Au terme du procès en destitution de Mme Rousseff, une majorité des deux tiers, soit 54 voix sur 81, sera nécessaire pour acter sa mise à l'écart définitive. Dans cette hypothèse, Michel Temer assurerait la présidence jusqu'à la fin de son mandat, le 31 décembre 2018.
Il devrait annoncer dès jeudi la composition de son gouvernement. Henrique Meirelles, ancien président de la banque centrale, devrait être nommé aux Finances, selon la presse.
Economie ruinée
L'opposition reproche à Dilma Rousseff d'avoir ruiné une économie qui fut un temps l'une des plus performantes des pays en développement en mettant en oeuvre des mesures qualifiées de populistes. Celles-ci sont selon elle responsables de l'envolée de l'inflation, l'entrée en récession du pays et une explosion du chômage.
«Aujourd'hui, nous essayons de surmonter cette situation en révoquant ce gouvernement irresponsable.

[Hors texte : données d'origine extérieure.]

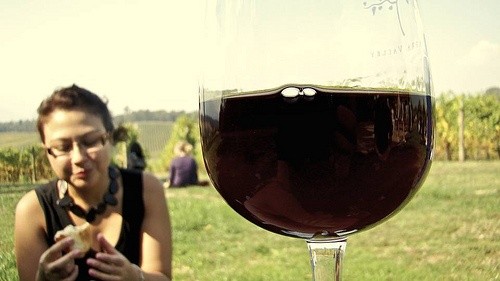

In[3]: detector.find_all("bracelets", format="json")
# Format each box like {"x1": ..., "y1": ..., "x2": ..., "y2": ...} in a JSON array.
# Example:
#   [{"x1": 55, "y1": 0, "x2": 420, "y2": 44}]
[{"x1": 133, "y1": 263, "x2": 145, "y2": 280}]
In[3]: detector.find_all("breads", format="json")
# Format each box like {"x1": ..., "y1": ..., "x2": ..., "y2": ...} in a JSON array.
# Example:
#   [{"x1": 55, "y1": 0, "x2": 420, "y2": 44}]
[{"x1": 53, "y1": 222, "x2": 92, "y2": 258}]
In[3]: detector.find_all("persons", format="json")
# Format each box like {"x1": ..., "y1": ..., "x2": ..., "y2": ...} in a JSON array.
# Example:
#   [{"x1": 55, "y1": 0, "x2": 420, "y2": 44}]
[
  {"x1": 163, "y1": 141, "x2": 199, "y2": 188},
  {"x1": 14, "y1": 83, "x2": 174, "y2": 280}
]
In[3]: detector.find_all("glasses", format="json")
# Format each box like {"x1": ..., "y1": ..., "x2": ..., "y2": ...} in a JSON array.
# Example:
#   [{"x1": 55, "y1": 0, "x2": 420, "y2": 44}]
[{"x1": 47, "y1": 130, "x2": 111, "y2": 158}]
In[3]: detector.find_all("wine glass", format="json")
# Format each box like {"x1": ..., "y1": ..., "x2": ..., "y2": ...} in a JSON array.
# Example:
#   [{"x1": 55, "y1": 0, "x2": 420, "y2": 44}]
[{"x1": 198, "y1": 1, "x2": 435, "y2": 281}]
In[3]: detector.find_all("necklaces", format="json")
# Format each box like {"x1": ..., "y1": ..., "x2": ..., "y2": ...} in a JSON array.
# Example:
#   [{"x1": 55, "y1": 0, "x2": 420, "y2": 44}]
[{"x1": 55, "y1": 167, "x2": 121, "y2": 221}]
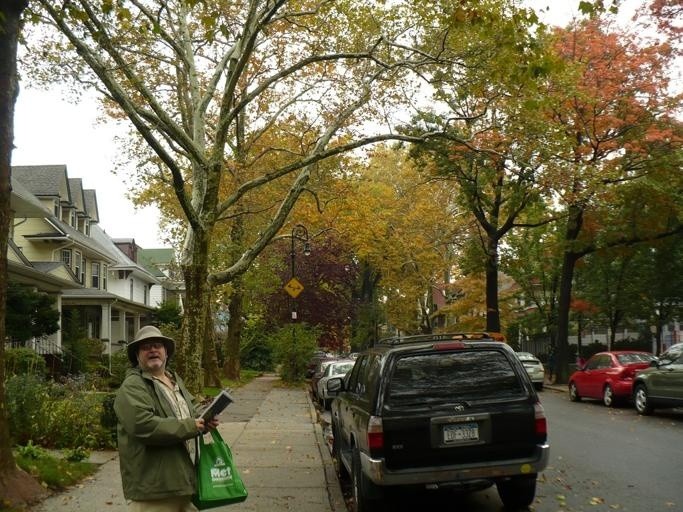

Nous n'avons pas d'alternative», a déclaré le sénateur Blairo Maggi, l'un des plus gros producteurs brésiliens de soja, qui devrait entrer au gouvernement de Michel Temer pour prendre le portefeuille de l'agriculture.
A l'extérieur du Sénat, protégé par une clôture métallique érigée pour séparer les manifestants, près de 6000 partisans de la destitution se sont réunis pour exprimer leur joie tandis que la police utilisait des gaz lacrymogènes pour disperser les soutiens de la présidente.
Dilma Rousseff a fait connaître son intention de dissoudre le gouvernement dès sa destitution approuvée. Elle a donné des instructions pour ne pas faciliter la transition, car elle considère sa suspension comme illégale. Son gouvernement s'est tourné vers la Cour suprême pour contester la procédure, mais son recours a été rejeté mercredi.
Combative jusqu'au bout
Première femme élue à la tête de la première puissance économique d'Amérique latine, en 2010, Dilma Rousseff, 68 ans, qui a dénoncé à de multiples reprises un «coup d'Etat», s'est montrée combative jusqu'au dernier moment. Mais la situation économique déplorable du pays, conjuguée à la multiplication des scandales politico-financiers, ont précipité sa chute.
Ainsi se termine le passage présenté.